Sometimes Bong dampens the mood by going too dark, particularly in a horrifying and truly unsettling scene where a terrified Okja is subjected to a forced mating overseen by a drunk, cackling, rolling-around-on-the-floor Dr. Johnny. Gyllenhaal is clearly enjoying himself here, and his character's screechy, grating, whiny voice turning into Gyllenhaal's regular voice when Dr. Johnny goes in front of the camera is a amusing running gag, but the actor's performance might be a little too broad, frequently crossing the line into the grotesque, leaving zero room for any subtlety or nuance. Both of Swinton's characters are varying degrees of shrieking monsters (Nancy: "Fuck you, we're very proud of our accomplishments!" she yells in a warehouse full of genetically modified carcasses and pig parts, a blistering bit of absurdist humor that's as close as OKJA gets to "Gentlemen, you can't fight in here! This is the War Room!") that seem to spring from her Oscar-winning performance in MICHAEL CLAYTON, but she keeps it in check, even if there's no real reason she has to play twins other than Bong indulging his top-billed star who also has a producer credit on the film. Gyllenhaal, on the other hand, enters the film as Talk Show Robin Williams and just escalates it further from there. There's a couple of riveting action set pieces in Mija's pursuit of Okja, and indeed, the heart and soul of the film is young An, who has a strong resemblance to Bong's now grown-up HOST and SNOWPIERCER co-star Ko Asung.
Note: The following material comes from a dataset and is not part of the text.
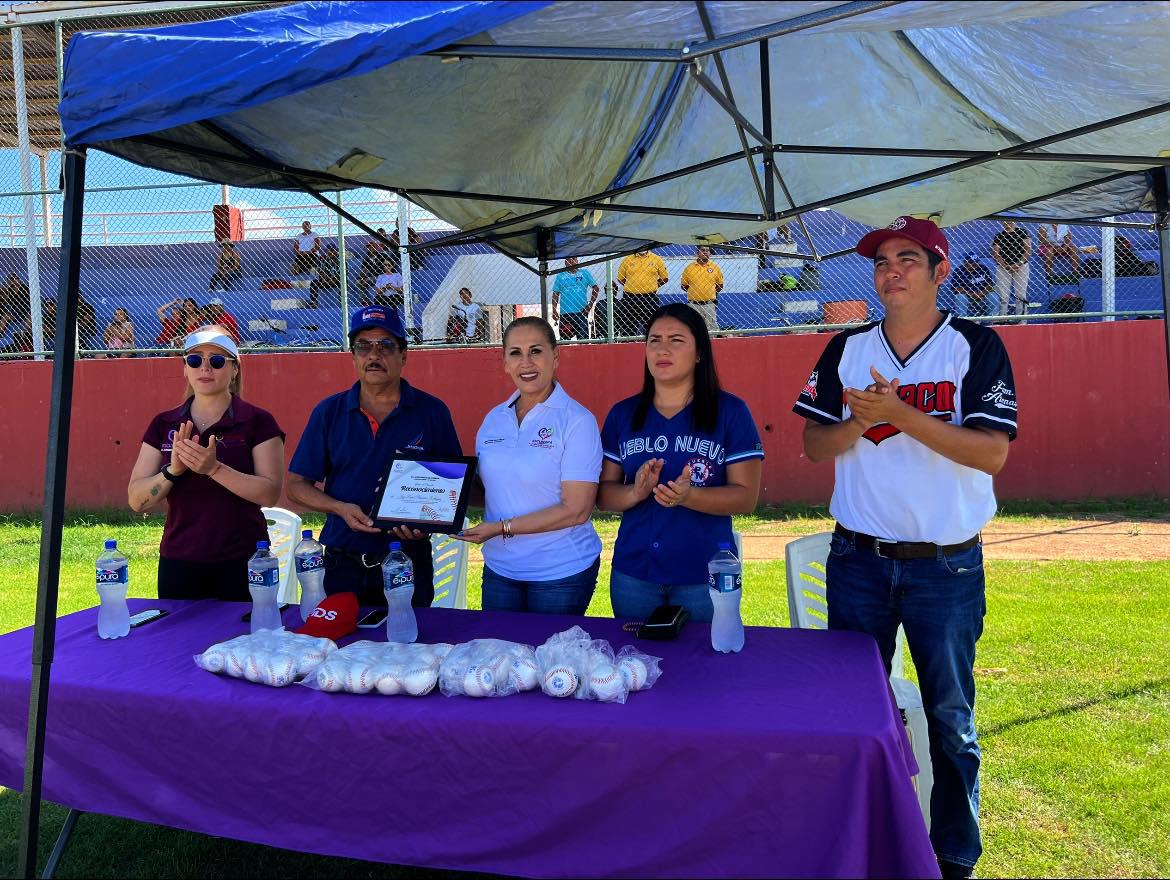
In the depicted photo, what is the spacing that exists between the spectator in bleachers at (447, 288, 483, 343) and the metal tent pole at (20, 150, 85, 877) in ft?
25.0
An turns in a remarkable performance as a lonely, sensitive girl willing to go to the ends of the earth to save her only friend. It helps that Okja herself is a convincingly CGI'd creation in a strange, uneven action/horror/comedy/monster movie/corporate satire that tries to be too many things at once, and while it does trip over itself and teeters on the verge of collapsing into a hot mess on a few occasions, it manages to pull pretty much all of them off.